ARTICLE
----------------

The interpretation of reinsurance policies is more complicated as there is often not an established body of law. Peru and Chile are two of the few jurisdictions where insurance law includes a definition of reinsurance, including recognition that reinsurance is independent of the underlying policy.

Meanwhile, whether the insurance cession provisions of the Brazilian Civil Code apply equally to reinsurance contracts as to insurance contracts remains an area of continued debate. Many Brazilian lawyers consider that the provisions in the Civil Code are limited to insurance contracts. Others consider that the Code applies to reinsurance by analogy. The latter view reflects the approach in Colombia and Argentina, and now appears to be supported by the Brazilian draft Insurance Law Bill, placed before the Federal Senate for voting. This remains an area where clarification of the law or comment by SUSEP would be welcome.

There is similar discussion in Mexico over the law applicable to reinsurance contracts. Although it is largely accepted that reinsurance contracts are subject to the general rules applicable to commercial contracts in the Civil Code, some argue that the Insurance Contract Law also applies to fill in any gaps left by the terms of the reinsurance contract. This view runs counter to allowing parties autonomy to agree to the terms and conditions of the reinsurance.

It seems that the modernisation of the insurance regime and increased sophistication of the market (particularly in Chile) have entrenched the view that reinsurance is expected to respond as an indemnity policy for the reinsured. This is in contrast to the traditional position in the law of England and Wales, which recognises reinsurance as a separate insurance of the underlying insured risk.

By way of example, Peruvian contract law defines reinsurance9 as obliging the reinsurer 'within the agreed limits' to meet 'the debt that arises in the patrimony of the reinsured as a consequence of the obligation assumed by it as the insurer under the contract of insurance'. It is difficult to reconcile this statement with the separate recognition of autonomy between insurance and reinsurance, such that the payment of an indemnity under the original policy must not be conditional on the relationship between the insurer and reinsurer.10 The simple explanation is that the aim of this provision is to prevent insurers from deferring to reinsurers as an excuse for late payment.

Consequently, it is possible that reinsurers may find themselves unable to rely on the terms of the reinsurance contract, unless they reflect the original policy. Reinsurers are also at risk of being bound to make payments, because of unauthorised actions of the reinsured (even where that reinsured retains little or none of the risk). For example, reinsurers must pay close attention to the reports issued by the independent loss adjuster appointed to manage claims in Chile and Peru.

Meanwhile, Chilean law11 provides for the need to determine the reinsurer's obligation to indemnify the reinsured in the context of the terms and limits established in the reinsurance contract. It also recognises the benefit of looking to 'international custom' when interpreting reinsurance contracts.

----------------

GIVEN MATERIAL
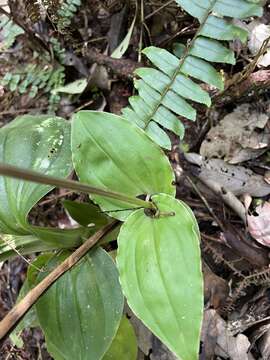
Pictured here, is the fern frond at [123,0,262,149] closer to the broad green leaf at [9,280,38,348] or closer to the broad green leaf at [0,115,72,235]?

----------------

PROBLEMS AND TASKS
1. From the reinsurance article, print the passage that begins at the words "It seems that" and stops after the words "underlying insured risk.".
2. Answer these questions using the reinsurance article:
(a) Which two jurisdictions are named as among the few whose insurance law includes a definition of reinsurance?
(b) In Mexico, what rules is it largely accepted that reinsurance contracts are subject to?
(c) What does Chilean law recognize the benefit of looking to when interpreting reinsurance contracts?

TASK-BY-TASK RESULTS
1.
It seems that the modernisation of the insurance regime and increased sophistication of the market (particularly in Chile) have entrenched the view that reinsurance is expected to respond as an indemnity policy for the reinsured. This is in contrast to the traditional position in the law of England and Wales, which recognises reinsurance as a separate insurance of the underlying insured risk.

2.
(a) Peru and Chile.
(b) The general rules applicable to commercial contracts in the Civil Code.
(c) 'International custom'.